Stored data:

=== Begin Enclosure ===

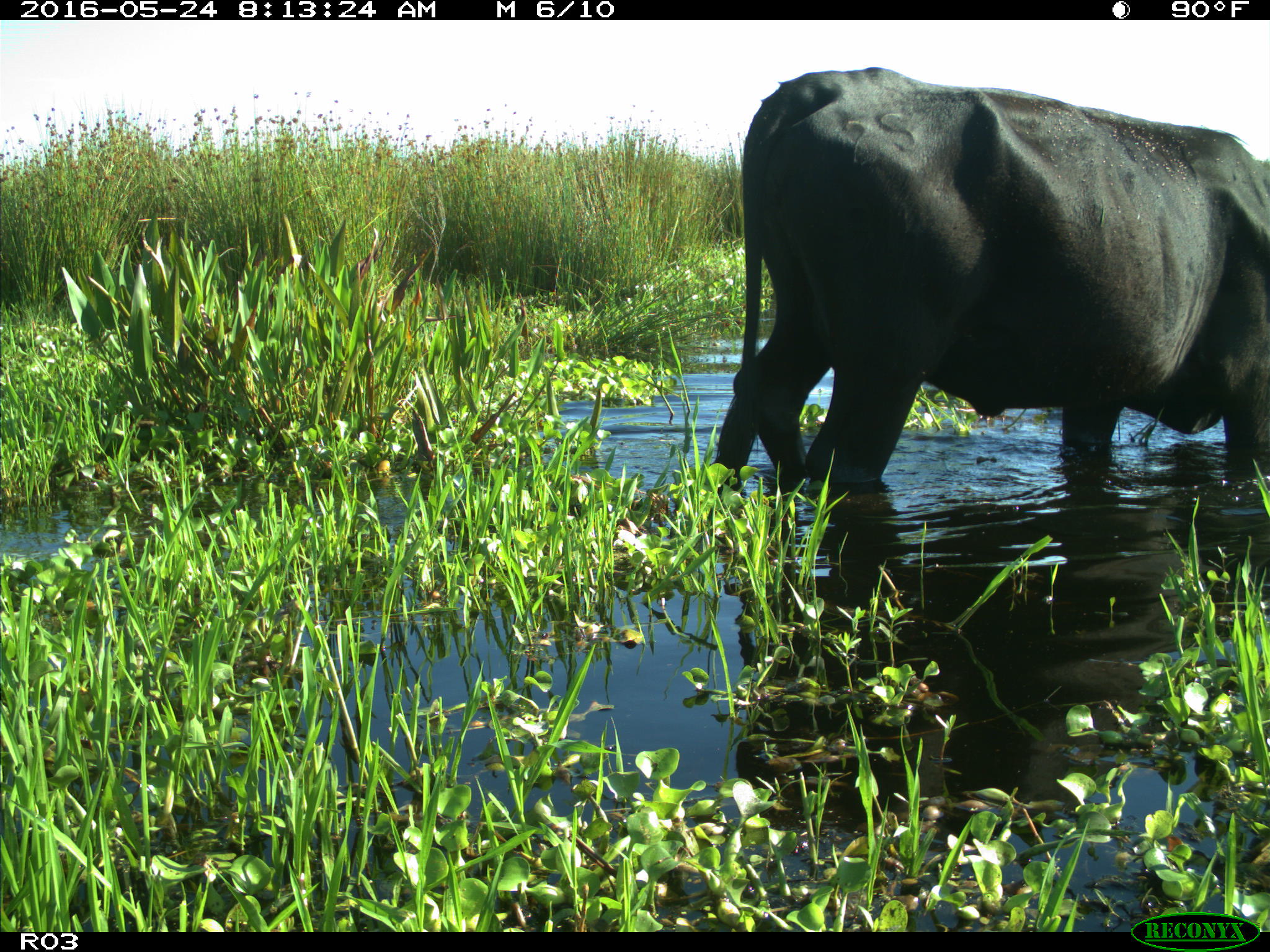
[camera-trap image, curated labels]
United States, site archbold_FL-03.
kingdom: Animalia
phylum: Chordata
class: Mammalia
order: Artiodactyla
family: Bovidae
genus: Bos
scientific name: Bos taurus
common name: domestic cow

=== End Enclosure ===

Instructions to follow:
Repeat exactly, and only, the lines of the records above, starting with the line that contains "order: Artiodactyla" and ending with the final line, both included.

Problem solution:
order: Artiodactyla
family: Bovidae
genus: Bos
scientific name: Bos taurus
common name: domestic cow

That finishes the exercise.